In between, he was adopted by that most unlikely constituency, the Barmy Army, the same comedians who, during the 2002-03 Boxing Day Test at the MCG, had taunted his every delivery with calls of "No-ball!" after suspicions were raised about his action. By any standards, Lee - never easy to define as either a bowler or a personality - had a remarkable 2005. Above all, he had a remarkable Ashes. From his leaping delivery and health-threatening thunderbolts to the dazzling smile that rarely faded, from his intelligent slogging in the final-innings run-chase at Edgbaston to the stoicism he showed in taking his licks from England's pace battery throughout, Lee left an enduring image of vivacious engagement.
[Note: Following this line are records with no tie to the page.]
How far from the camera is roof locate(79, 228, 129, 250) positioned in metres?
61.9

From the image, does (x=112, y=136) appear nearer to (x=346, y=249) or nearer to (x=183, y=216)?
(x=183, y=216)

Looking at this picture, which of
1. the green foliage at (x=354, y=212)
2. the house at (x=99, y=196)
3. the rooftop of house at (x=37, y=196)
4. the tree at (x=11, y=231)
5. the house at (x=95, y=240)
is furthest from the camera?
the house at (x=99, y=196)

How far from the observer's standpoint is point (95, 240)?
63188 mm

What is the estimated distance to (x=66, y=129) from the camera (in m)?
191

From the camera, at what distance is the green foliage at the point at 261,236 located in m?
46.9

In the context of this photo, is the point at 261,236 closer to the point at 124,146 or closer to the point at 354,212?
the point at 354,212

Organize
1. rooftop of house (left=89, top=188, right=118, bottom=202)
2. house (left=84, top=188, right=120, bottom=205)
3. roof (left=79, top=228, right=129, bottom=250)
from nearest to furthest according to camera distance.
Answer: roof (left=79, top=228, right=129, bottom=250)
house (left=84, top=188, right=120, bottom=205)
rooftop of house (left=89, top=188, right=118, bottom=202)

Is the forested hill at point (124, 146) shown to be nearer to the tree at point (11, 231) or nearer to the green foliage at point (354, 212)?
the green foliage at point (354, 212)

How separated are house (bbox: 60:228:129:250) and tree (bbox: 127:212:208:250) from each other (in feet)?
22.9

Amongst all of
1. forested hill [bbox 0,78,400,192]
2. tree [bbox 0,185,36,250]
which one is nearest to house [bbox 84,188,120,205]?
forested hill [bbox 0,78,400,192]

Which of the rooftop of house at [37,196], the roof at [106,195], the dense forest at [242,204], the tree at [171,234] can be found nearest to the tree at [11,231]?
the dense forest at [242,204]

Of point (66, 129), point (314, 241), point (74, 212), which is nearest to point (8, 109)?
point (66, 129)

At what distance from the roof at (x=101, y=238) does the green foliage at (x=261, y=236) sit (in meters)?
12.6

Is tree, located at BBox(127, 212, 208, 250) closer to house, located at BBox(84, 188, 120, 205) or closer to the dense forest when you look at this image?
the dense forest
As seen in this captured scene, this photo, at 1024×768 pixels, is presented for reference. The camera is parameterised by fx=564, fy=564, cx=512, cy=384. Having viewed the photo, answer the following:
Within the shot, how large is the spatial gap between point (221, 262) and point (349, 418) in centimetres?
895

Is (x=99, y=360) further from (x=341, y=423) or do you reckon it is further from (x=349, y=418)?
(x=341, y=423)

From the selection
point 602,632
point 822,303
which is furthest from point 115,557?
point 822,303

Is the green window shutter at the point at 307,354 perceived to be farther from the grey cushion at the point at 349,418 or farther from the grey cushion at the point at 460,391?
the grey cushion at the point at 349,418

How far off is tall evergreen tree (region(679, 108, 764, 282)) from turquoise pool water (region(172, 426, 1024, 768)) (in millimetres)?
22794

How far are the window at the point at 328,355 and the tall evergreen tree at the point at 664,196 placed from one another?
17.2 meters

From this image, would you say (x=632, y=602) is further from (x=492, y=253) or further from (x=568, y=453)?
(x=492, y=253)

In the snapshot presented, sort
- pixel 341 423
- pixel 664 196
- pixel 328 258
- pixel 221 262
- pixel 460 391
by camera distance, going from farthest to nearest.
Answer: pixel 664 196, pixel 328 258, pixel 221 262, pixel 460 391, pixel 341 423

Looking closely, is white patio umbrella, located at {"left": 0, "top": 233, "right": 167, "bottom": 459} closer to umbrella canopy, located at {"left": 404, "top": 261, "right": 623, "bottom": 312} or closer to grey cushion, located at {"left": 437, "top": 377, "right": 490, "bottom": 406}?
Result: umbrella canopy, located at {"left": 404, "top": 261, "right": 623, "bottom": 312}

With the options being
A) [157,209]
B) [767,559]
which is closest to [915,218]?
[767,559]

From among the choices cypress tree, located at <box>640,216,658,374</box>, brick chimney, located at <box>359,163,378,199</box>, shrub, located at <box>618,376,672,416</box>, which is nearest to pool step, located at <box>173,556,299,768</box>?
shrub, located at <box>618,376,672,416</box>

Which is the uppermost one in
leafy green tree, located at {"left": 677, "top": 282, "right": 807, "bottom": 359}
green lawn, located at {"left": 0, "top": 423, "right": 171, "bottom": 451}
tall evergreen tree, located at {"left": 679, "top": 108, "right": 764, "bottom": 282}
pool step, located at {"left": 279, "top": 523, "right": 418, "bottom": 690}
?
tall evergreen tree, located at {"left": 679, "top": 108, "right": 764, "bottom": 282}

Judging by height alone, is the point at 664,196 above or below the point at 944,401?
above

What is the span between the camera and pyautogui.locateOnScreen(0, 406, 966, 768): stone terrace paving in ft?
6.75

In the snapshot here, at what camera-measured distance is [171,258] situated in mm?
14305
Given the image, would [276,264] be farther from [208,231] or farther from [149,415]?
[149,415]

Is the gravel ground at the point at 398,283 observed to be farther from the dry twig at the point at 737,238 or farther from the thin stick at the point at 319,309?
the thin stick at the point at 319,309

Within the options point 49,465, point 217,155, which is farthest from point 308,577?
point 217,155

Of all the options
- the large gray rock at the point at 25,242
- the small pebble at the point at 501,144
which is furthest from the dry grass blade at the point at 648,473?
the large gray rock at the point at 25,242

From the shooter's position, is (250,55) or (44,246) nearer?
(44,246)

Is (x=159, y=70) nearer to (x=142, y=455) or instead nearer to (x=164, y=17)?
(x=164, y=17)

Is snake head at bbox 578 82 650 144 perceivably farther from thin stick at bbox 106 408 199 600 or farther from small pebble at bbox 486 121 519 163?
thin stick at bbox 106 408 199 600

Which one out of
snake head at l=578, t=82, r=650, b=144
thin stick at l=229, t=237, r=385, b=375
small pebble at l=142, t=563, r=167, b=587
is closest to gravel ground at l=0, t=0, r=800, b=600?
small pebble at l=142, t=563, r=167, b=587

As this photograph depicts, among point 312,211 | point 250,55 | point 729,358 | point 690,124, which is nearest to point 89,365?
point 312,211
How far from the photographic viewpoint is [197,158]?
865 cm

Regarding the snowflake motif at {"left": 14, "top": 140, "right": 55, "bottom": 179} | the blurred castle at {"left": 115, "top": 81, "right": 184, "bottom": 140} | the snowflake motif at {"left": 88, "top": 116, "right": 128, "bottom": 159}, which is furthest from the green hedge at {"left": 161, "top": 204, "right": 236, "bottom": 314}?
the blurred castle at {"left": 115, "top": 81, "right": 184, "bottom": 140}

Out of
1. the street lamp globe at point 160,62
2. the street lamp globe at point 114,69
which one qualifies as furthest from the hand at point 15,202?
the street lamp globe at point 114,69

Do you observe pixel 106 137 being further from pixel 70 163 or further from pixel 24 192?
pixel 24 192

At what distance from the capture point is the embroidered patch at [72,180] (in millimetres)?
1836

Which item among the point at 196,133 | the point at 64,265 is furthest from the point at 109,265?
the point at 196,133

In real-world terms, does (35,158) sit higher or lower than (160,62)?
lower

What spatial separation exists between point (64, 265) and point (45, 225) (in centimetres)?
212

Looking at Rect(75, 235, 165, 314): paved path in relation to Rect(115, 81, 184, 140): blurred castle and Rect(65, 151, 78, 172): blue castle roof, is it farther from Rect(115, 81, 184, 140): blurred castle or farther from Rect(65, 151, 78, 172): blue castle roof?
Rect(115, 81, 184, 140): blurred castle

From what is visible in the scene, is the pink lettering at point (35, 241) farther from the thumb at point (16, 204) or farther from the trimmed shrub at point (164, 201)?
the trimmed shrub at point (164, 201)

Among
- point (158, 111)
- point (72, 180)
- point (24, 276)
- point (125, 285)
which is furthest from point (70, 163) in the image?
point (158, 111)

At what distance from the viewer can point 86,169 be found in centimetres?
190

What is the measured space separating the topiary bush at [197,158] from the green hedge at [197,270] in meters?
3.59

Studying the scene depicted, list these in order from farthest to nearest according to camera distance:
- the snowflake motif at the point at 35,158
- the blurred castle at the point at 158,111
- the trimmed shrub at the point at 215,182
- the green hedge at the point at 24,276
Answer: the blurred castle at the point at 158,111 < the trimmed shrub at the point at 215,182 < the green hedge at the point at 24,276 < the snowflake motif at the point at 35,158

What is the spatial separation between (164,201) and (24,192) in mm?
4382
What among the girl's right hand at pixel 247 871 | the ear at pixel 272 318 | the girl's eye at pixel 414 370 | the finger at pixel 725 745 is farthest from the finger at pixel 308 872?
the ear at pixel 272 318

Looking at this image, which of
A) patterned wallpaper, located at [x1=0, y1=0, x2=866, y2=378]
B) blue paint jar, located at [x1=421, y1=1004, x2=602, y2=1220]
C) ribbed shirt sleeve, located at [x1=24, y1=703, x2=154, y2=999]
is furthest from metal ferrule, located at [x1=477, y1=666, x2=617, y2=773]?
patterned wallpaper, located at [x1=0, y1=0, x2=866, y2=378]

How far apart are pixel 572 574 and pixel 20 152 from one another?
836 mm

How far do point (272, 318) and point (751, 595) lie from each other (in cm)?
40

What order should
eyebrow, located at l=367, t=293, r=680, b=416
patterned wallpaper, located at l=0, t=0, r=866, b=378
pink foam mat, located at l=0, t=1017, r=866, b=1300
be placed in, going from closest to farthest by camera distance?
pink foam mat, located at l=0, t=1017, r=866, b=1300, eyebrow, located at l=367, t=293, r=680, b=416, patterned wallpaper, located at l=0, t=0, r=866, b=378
It was not achieved through his statistics. He took 20 Ashes wickets at a very ordinary 41.10. His best return was four for 82 and his strike-rate was a wicket only every 57 deliveries. With the bat, Lee scored 158 at 26.33: respectable, but still eighth in the Australian averages.
But Lee made an impact that transcended figures. His two most memorable performances arrived at Birmingham and The Oval, the first when Australia might have taken a 2-0 series lead, the second when they were striving against the odds to claw their way back to parity and keep the Ashes. That his team fell short in both endeavours could not detract from his heroism. With Glenn McGrath injured at Edgbaston, he had to carry the pace attack and found himself being hit for 18 by Marcus Trescothick the over before lunch on the first day. But Australia clawed their way back into the game and, on the third morning, Lee struck dramatically. In two overs of quite frightening pace, he removed Trescothick, Michael Vaughan and the nightwatchman Matthew Hoggard - he should have had Kevin Pietersen caught behind first ball, but Billy Bowden didn't hear the nick.
Then came Sunday when the last pair, Lee and Michael Kasprowicz, needing a seemingly impossible 62, famously fell just short. Lee, at the bowler's end, sank to the pitch in exasperation. It had been the noblest of efforts. It was then that the lasting picture of the series was frozen. Andrew Flintoff, who had done more than anyone to win the Test for England, interrupted his celebrations and put a consoling arm around Lee's shoulders: his unbeaten 43 was the stuff of cricketing myth.
A month later came the climax. Ricky Ponting threw Lee the ball at The Oval as England were hanging on for a series-winning draw. That he went wicketless in 20 overs will leave historians with the impression Lee's part was minor. It was not. He showed ferocious commitment - "He was bowling at the speed of light," Paul Collingwood recalled later - and he should have had the centurion Pietersen caught by Shane Warne at first slip for 15. When the series was lost, Lee was graciousness itself. And he had no cause for anything but pride: he had revived a Test career stalled for two years when he was virtually ignored by the selectors. He was 28 and he was back.
Brett Lee was born in Wollongong on November 8, 1976. Like his name, his background was unpretentious. But his reputation as a fearsome young tearaway reached Sydney before he did. Along with his elder brother, Shane (who went on to play 45 one-day internationals), Brett represented the Oak Flats Rats cricket club where his slight frame and slinging, sideon action - which later caused severe back problems and was completely overhauled by Dennis Lillee - terrorised batsmen across the south coast of New South Wales.
At 16, Lee began playing first grade in the Sydney competition for Campbelltown and quickly moved through the state ranks. He later moved to Mosman, where at one stage he shared the new ball with Shoaib Akhtar. Lee never did acquire any airs. He plays in a band called Six and Out with Shane and three other former New South Wales players. (They reputedly drew more to a pub gig in Darwin during the Test against Bangladesh in 2003 than had been to the game that day.) And well into his Test career, he worked in a menswear store in Sydney. Barely 24 hours after a tour of South Africa, he was back measuring clients and signing the odd autograph.
He's more of a man about town these days, as befits a past runner-up in Cleo magazine's Bachelor of the Year competition. But he's a committed cricketer. When he went home after the Ashes and helped clean up West Indies, he decided - in consultation with Ponting - that what remains of his Test career should be played out at full throttle, in bursts of four or five overs.
More than likely, he will be tearing in, teeth glinting in the Aussie sun, when England defend the Ashes at the end of the year. He hasn't always convinced in Test cricket. But the best might lie ahead.